■ **What this task involves**: Turn the lines of all the records below into a numbered list, skipping blank lines and leaving the pictures out.
* BEGIN Information supplied *
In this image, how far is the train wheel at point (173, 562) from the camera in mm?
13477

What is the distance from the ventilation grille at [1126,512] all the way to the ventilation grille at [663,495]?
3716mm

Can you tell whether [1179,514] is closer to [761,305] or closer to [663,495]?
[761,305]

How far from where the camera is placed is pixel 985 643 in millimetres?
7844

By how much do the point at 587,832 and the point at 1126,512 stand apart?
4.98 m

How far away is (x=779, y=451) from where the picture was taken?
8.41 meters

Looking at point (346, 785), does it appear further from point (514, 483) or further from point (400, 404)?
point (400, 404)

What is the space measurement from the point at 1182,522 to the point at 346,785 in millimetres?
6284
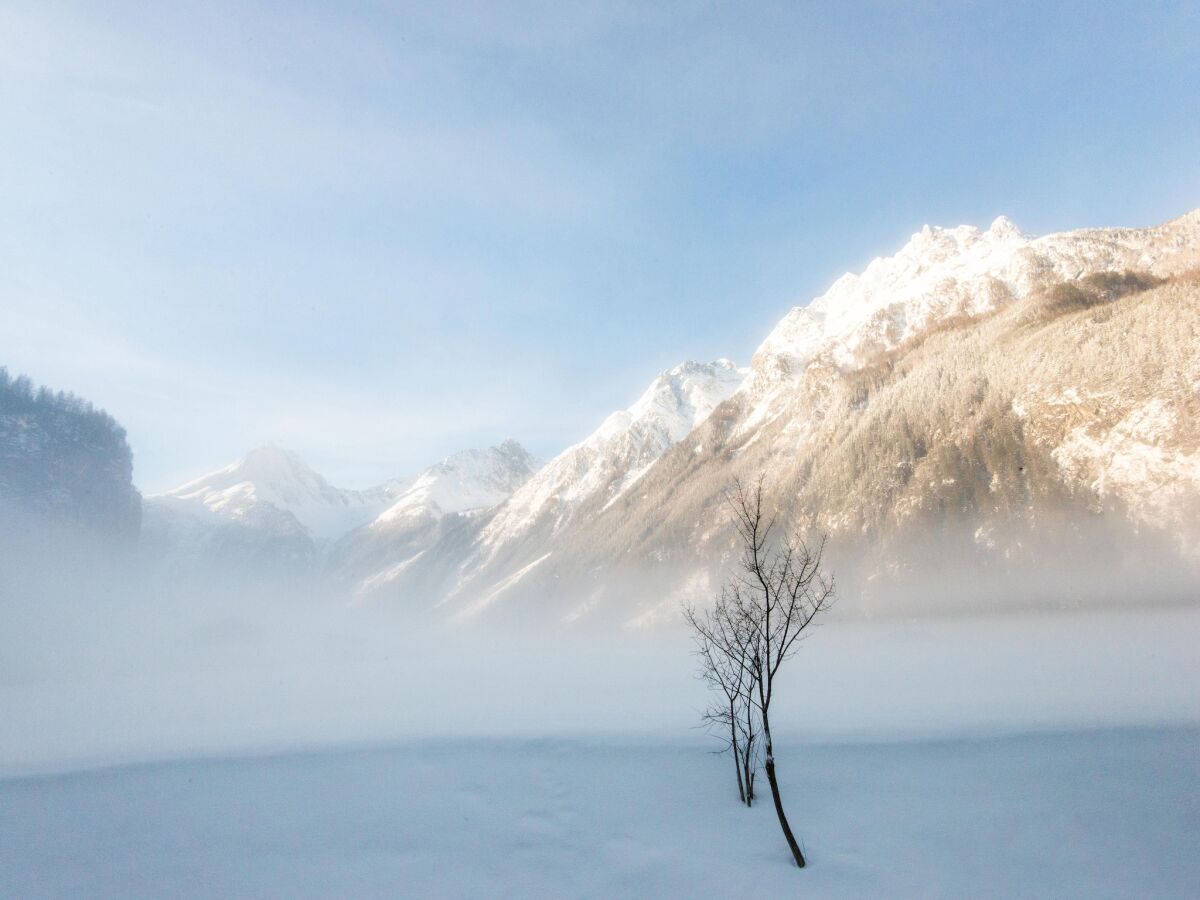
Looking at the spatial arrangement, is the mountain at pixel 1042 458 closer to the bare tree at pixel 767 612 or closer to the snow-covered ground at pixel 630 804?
the snow-covered ground at pixel 630 804

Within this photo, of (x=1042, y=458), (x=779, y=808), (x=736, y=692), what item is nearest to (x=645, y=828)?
(x=779, y=808)

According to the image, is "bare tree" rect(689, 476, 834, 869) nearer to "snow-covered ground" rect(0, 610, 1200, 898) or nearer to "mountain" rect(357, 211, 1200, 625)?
"snow-covered ground" rect(0, 610, 1200, 898)

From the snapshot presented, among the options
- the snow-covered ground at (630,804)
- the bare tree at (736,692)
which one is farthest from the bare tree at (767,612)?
the snow-covered ground at (630,804)

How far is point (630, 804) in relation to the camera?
29.5m

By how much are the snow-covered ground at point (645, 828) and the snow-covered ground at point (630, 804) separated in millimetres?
129

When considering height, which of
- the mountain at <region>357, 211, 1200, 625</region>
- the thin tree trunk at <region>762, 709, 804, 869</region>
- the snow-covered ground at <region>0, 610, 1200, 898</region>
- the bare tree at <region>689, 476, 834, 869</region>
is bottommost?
the snow-covered ground at <region>0, 610, 1200, 898</region>

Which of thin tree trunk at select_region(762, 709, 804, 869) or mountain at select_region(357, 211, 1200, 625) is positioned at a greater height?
mountain at select_region(357, 211, 1200, 625)

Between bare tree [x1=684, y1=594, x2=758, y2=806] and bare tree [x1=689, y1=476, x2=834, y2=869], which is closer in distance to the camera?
bare tree [x1=689, y1=476, x2=834, y2=869]

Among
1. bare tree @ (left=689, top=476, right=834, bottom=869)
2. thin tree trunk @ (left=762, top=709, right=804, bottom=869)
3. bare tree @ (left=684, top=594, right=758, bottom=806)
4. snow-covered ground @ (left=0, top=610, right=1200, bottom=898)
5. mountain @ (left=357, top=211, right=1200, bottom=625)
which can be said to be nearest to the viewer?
bare tree @ (left=689, top=476, right=834, bottom=869)

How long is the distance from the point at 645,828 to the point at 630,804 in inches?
130

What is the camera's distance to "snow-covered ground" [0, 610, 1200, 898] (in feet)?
71.9

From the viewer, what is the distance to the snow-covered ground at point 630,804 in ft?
71.9

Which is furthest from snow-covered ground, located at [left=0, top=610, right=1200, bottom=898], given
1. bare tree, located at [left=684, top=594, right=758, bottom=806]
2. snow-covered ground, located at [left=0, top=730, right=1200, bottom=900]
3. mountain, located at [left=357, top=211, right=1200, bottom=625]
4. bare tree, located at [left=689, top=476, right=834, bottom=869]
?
mountain, located at [left=357, top=211, right=1200, bottom=625]

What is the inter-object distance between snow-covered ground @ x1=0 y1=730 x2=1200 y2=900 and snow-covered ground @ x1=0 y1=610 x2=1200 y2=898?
129 millimetres
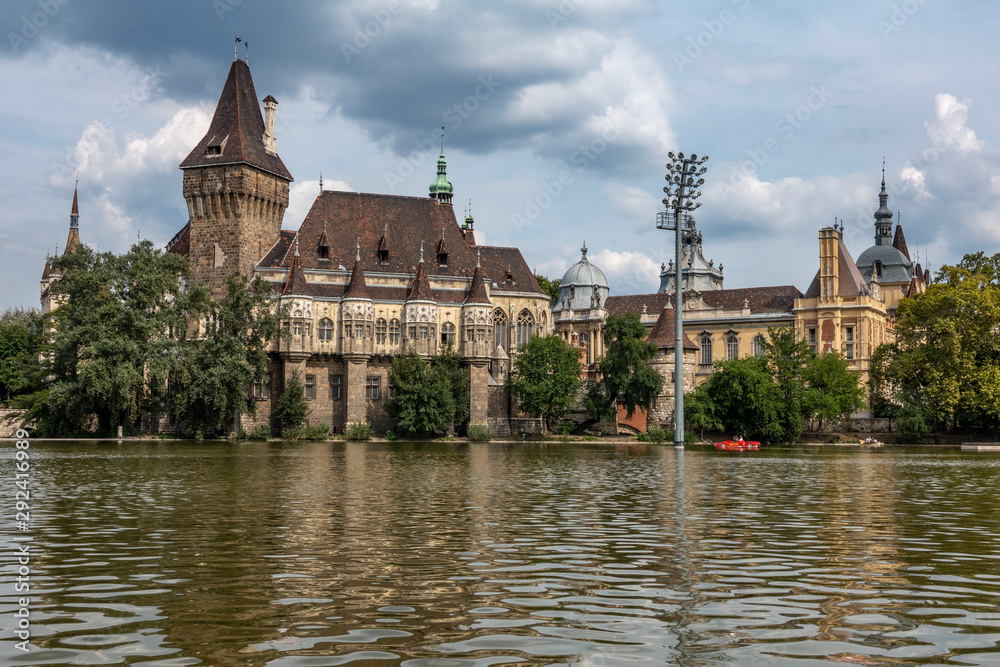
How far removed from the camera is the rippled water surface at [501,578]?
7.19 m

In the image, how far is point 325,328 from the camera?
243 feet

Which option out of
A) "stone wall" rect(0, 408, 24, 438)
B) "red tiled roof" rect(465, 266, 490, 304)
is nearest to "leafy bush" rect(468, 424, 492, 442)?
"red tiled roof" rect(465, 266, 490, 304)

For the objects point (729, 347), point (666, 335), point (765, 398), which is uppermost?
point (729, 347)

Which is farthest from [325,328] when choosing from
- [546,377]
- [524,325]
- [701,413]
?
[701,413]

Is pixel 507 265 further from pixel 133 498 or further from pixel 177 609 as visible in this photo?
pixel 177 609

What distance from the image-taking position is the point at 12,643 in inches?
282

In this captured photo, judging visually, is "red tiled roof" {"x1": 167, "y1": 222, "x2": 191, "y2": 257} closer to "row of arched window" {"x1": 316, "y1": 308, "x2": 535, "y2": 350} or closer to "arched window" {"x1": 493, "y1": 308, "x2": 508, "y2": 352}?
"row of arched window" {"x1": 316, "y1": 308, "x2": 535, "y2": 350}

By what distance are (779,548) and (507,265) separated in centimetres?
6998

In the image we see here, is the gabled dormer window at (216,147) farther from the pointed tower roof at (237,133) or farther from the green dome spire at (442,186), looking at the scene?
the green dome spire at (442,186)

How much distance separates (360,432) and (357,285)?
12.8m

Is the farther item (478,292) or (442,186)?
(442,186)

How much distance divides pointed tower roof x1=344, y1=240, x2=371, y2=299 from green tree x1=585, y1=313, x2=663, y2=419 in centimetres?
1960

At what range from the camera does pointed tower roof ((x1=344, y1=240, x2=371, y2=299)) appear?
74000mm

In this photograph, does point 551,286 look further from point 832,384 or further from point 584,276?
point 832,384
* END Information supplied *
■ **Answer below**:
1. In this image, how far is the train wheel at point (173, 562) from the camera in mm?
2. 13477
3. What is the distance from the ventilation grille at [1126,512] all the way to the ventilation grille at [663,495]?
4. 3716mm
5. Can you tell whether [1179,514] is closer to [761,305] or closer to [663,495]?
6. [761,305]
7. How far from where the camera is placed is pixel 985 643 in millimetres?
8. 7844
9. By how much do the point at 587,832 and the point at 1126,512 stand apart?
10. 4.98 m
11. How far away is (x=779, y=451) from where the picture was taken?
12. 8.41 meters
13. Looking at point (346, 785), does it appear further from point (514, 483) or further from point (400, 404)?
14. point (400, 404)
15. What is the space measurement from the point at 1182,522 to the point at 346,785 in millimetres?
16. 6284
17. Looking at the spatial arrangement, is the mountain at pixel 1042 458 closer to the bare tree at pixel 767 612 or closer to the snow-covered ground at pixel 630 804?
18. the snow-covered ground at pixel 630 804
19. Within this photo, of (x=1042, y=458), (x=779, y=808), (x=736, y=692), what item is nearest to (x=645, y=828)?
20. (x=779, y=808)
21. According to the image, is "bare tree" rect(689, 476, 834, 869) nearer to "snow-covered ground" rect(0, 610, 1200, 898) or nearer to "mountain" rect(357, 211, 1200, 625)?
22. "snow-covered ground" rect(0, 610, 1200, 898)
23. From the snapshot presented, among the options
24. - the snow-covered ground at (630,804)
25. - the bare tree at (736,692)
26. which one is farthest from the bare tree at (767,612)?
27. the snow-covered ground at (630,804)
28. How far is point (630, 804) in relation to the camera?
29. 29.5m
30. By how much are the snow-covered ground at point (645, 828) and the snow-covered ground at point (630, 804) separated in millimetres?
31. 129
32. When considering height, which of
33. - the mountain at <region>357, 211, 1200, 625</region>
34. - the thin tree trunk at <region>762, 709, 804, 869</region>
35. - the snow-covered ground at <region>0, 610, 1200, 898</region>
36. - the bare tree at <region>689, 476, 834, 869</region>
37. is bottommost?
38. the snow-covered ground at <region>0, 610, 1200, 898</region>
39. Which of thin tree trunk at select_region(762, 709, 804, 869) or mountain at select_region(357, 211, 1200, 625) is positioned at a greater height?
40. mountain at select_region(357, 211, 1200, 625)
41. Between bare tree [x1=684, y1=594, x2=758, y2=806] and bare tree [x1=689, y1=476, x2=834, y2=869], which is closer in distance to the camera?
42. bare tree [x1=689, y1=476, x2=834, y2=869]
43. Among
44. 1. bare tree @ (left=689, top=476, right=834, bottom=869)
45. 2. thin tree trunk @ (left=762, top=709, right=804, bottom=869)
46. 3. bare tree @ (left=684, top=594, right=758, bottom=806)
47. 4. snow-covered ground @ (left=0, top=610, right=1200, bottom=898)
48. 5. mountain @ (left=357, top=211, right=1200, bottom=625)
49. which can be said to be nearest to the viewer?
50. bare tree @ (left=689, top=476, right=834, bottom=869)
51. How long is the distance from the point at 645,828 to the point at 630,804 in inches?
52. 130
53. What is the camera's distance to "snow-covered ground" [0, 610, 1200, 898] (in feet)?
54. 71.9
55. From the viewer, what is the distance to the snow-covered ground at point 630,804 in ft?
56. 71.9
57. Which is furthest from snow-covered ground, located at [left=0, top=610, right=1200, bottom=898], given
58. 1. bare tree, located at [left=684, top=594, right=758, bottom=806]
59. 2. snow-covered ground, located at [left=0, top=730, right=1200, bottom=900]
60. 3. mountain, located at [left=357, top=211, right=1200, bottom=625]
61. 4. bare tree, located at [left=689, top=476, right=834, bottom=869]
62. ?
63. mountain, located at [left=357, top=211, right=1200, bottom=625]
64. What is the inter-object distance between snow-covered ground @ x1=0 y1=730 x2=1200 y2=900 and snow-covered ground @ x1=0 y1=610 x2=1200 y2=898?
65. 129 millimetres
66. How far removed from the camera is the rippled water surface at [501,578]?
67. 7.19 m
68. In the image, how far is point 325,328 from the camera?
69. 243 feet
70. Which option out of
71. A) "stone wall" rect(0, 408, 24, 438)
72. B) "red tiled roof" rect(465, 266, 490, 304)
73. is nearest to "leafy bush" rect(468, 424, 492, 442)?
74. "red tiled roof" rect(465, 266, 490, 304)
75. For the objects point (729, 347), point (666, 335), point (765, 398), which is uppermost?
76. point (729, 347)
77. Which is farthest from [325,328] when choosing from
78. - [546,377]
79. - [524,325]
80. - [701,413]
81. ?
82. [701,413]
83. Is pixel 507 265 further from pixel 133 498 or further from pixel 177 609 as visible in this photo?
84. pixel 177 609
85. What distance from the image-taking position is the point at 12,643 in inches?
86. 282
87. In this captured photo, judging visually, is "red tiled roof" {"x1": 167, "y1": 222, "x2": 191, "y2": 257} closer to "row of arched window" {"x1": 316, "y1": 308, "x2": 535, "y2": 350} or closer to "arched window" {"x1": 493, "y1": 308, "x2": 508, "y2": 352}?
88. "row of arched window" {"x1": 316, "y1": 308, "x2": 535, "y2": 350}
89. By what distance are (779,548) and (507,265) separated in centimetres?
90. 6998
91. In the image we see here, is the gabled dormer window at (216,147) farther from the pointed tower roof at (237,133) or farther from the green dome spire at (442,186), looking at the scene?
92. the green dome spire at (442,186)
93. How much distance separates (360,432) and (357,285)?
94. 12.8m
95. Is the farther item (478,292) or (442,186)?
96. (442,186)
97. How much distance divides pointed tower roof x1=344, y1=240, x2=371, y2=299 from green tree x1=585, y1=313, x2=663, y2=419 in centimetres?
98. 1960
99. At what range from the camera does pointed tower roof ((x1=344, y1=240, x2=371, y2=299)) appear?
100. 74000mm
101. In this photograph, does point 551,286 look further from point 832,384 or further from point 584,276?
102. point 832,384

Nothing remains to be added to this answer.